To compare, a nuclear bomb requires a concentration closer to 95 percent and significantly more equipment, Stuckle said.

While uranium enrichment for energy is considered acceptable, the United States government remains skeptical that other nations' enrichment technologies are benign. In 2003, the Bush administration cited concerns over centrifuge rotor tubes getting into the hands of Saddam Hussein among its reasons for going to war in Iraq. The concerns proved to be unfounded.

USEC wants to set up low-level uranium enrichment programs for producing electricity, not military-grade uranium, Stuckle said. The 4 percent U-235 created at its new plant in Ohio is cooled into a solid form and transported to power plants.

Still, she noted that the company and its suppliers must employ extreme security measures. Phone conversations must take place in secure rooms and electronic communications are restricted. It can take two years for a worker to be cleared to work for USEC or a contractor on the project, she said. USEC and the NRC monitor the work for compliance.
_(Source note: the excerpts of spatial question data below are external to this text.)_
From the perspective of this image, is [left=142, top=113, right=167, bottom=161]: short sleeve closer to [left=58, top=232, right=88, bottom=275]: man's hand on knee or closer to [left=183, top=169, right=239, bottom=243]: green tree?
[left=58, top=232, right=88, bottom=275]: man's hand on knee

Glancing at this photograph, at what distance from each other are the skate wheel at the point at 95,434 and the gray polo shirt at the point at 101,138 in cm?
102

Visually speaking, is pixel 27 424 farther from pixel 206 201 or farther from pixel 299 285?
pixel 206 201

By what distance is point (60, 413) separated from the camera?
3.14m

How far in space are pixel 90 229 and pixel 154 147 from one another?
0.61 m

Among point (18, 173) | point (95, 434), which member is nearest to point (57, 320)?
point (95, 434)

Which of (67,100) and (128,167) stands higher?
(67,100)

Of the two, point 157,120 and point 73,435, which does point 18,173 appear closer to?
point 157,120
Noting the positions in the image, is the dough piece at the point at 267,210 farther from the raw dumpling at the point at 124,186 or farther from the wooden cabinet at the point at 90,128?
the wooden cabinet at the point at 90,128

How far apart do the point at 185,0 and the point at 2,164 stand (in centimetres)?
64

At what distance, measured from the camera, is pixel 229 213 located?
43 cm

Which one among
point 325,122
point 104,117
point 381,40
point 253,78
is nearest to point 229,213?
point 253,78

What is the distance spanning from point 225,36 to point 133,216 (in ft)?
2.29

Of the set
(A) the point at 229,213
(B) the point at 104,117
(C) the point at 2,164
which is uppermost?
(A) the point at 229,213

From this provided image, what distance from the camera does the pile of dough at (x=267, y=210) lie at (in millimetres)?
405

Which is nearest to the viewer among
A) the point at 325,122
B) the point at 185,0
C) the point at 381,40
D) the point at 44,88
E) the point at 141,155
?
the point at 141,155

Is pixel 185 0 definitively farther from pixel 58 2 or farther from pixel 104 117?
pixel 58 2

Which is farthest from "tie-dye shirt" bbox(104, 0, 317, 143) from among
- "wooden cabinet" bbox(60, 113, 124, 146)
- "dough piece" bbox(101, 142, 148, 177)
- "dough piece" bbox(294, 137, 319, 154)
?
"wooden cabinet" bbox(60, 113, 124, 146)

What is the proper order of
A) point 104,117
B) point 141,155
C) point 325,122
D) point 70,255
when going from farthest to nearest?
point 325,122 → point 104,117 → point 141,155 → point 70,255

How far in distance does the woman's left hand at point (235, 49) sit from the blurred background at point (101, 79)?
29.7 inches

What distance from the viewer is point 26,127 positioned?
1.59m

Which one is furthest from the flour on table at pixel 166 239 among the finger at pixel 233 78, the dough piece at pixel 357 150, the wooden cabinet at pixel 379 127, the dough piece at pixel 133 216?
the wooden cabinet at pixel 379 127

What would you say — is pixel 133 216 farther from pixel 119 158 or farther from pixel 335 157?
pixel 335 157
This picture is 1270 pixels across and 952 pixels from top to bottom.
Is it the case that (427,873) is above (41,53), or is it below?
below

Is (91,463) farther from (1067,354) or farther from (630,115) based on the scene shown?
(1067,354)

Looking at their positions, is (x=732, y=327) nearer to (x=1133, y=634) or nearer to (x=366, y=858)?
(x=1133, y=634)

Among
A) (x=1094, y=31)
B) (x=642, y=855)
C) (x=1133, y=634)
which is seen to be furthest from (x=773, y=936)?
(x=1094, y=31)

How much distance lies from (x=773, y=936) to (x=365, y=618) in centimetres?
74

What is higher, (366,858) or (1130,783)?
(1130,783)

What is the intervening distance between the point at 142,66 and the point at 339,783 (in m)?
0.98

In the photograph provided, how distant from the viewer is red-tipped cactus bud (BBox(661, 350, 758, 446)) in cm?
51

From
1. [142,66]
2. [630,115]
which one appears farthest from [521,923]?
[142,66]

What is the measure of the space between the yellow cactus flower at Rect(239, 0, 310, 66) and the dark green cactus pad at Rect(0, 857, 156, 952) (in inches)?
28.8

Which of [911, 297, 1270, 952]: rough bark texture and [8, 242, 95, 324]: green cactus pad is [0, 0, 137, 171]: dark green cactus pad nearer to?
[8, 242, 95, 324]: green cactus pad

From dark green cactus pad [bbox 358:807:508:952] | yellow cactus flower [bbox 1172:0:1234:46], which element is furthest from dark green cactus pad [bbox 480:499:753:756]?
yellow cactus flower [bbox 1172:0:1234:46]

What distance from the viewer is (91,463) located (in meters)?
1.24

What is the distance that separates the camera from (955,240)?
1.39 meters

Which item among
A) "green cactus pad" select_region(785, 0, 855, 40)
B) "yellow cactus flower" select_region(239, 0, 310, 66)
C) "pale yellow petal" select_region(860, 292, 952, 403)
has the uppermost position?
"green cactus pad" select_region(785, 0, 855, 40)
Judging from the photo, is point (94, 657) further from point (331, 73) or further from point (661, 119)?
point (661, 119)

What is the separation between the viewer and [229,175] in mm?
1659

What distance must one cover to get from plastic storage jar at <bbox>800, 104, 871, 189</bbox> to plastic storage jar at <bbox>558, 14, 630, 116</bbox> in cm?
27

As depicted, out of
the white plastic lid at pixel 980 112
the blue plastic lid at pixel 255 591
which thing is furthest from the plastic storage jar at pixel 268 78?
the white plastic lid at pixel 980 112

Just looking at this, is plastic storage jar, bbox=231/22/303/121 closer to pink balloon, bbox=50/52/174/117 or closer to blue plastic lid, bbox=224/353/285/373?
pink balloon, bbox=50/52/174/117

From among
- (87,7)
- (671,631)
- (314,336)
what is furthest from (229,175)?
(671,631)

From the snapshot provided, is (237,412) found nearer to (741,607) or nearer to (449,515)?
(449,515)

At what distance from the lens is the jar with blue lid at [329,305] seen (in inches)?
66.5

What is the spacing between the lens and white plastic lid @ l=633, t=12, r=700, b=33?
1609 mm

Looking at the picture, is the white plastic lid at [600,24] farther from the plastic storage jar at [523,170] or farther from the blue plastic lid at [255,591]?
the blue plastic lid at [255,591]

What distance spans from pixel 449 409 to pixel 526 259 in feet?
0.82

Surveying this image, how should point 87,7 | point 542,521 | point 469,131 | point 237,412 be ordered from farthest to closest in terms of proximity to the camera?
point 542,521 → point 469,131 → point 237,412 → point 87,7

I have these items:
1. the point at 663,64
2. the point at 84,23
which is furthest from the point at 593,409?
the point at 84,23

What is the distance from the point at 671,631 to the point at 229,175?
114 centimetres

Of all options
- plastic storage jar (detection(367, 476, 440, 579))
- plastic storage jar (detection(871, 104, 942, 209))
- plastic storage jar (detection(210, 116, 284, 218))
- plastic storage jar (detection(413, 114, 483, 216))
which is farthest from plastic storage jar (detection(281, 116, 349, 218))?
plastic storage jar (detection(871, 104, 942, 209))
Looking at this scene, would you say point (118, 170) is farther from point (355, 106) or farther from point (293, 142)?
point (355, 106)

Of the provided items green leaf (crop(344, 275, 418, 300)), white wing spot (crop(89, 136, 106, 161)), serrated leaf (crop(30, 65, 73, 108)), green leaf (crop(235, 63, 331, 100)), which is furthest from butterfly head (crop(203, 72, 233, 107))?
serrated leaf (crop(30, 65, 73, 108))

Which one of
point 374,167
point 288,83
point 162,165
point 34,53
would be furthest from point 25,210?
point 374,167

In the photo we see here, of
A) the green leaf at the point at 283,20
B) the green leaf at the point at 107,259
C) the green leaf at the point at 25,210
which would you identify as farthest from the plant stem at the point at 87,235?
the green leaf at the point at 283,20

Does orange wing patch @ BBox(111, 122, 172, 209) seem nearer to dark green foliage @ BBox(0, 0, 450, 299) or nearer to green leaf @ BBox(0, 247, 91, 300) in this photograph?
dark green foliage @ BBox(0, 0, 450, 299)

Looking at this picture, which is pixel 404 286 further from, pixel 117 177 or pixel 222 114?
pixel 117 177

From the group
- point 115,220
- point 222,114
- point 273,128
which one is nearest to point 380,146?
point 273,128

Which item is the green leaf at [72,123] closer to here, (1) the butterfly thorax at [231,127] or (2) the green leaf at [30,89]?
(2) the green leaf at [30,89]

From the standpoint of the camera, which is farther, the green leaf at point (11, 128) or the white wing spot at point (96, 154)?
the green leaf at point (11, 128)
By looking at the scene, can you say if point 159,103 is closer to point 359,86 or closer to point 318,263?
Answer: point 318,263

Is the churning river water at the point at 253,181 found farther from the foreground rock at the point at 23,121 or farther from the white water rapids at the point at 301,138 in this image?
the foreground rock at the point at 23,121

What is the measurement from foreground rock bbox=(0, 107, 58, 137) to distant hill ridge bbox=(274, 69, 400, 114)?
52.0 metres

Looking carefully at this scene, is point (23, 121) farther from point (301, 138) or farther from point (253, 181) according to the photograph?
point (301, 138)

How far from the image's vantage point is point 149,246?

The 'clear' in nuclear power

ATK's foray into nuclear energy comes at an opportune time. After accidents at Chernobyl and Three Mile Island put nuclear power in the hot seat, the idea of nuclear's carbon-neutral energy production has found favor again amid worries about global warming.

As recently as 2004, the NRC had no plans to build new nuclear reactors. Today, energy companies are clamoring for 20-year license extensions and for permission to increase spent fuel storage or build new reactors. They will all need enriched uranium for fuel.

The NRC expects 23 license applications for 34 new U.S. reactors by 2010, said McIntyre, the agency's spokesman. According to USEC, the same trend is occurring globally, with 35 more nuclear plants under construction and more than 300 proposed.

The rising cost of natural gas, tighter emissions standards, fears of impending carbon caps for coal plants and new financial incentives created by the Energy Policy Act of 2005 are driving the companies' interest, McIntyre said.

"And there is the fact that the production of electricity with nuclear power does not create greenhouse gases," he added.